In the entries below, change every "yellow petal" to "golden petal" and leave the rest of each line as it is.

- _Provided entries_:

═══

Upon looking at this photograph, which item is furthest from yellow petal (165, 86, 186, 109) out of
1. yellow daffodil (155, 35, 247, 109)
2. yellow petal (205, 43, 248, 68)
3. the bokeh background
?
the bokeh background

═══

- _Answer to this exercise_:
Upon looking at this photograph, which item is furthest from golden petal (165, 86, 186, 109) out of
1. yellow daffodil (155, 35, 247, 109)
2. golden petal (205, 43, 248, 68)
3. the bokeh background
?
the bokeh background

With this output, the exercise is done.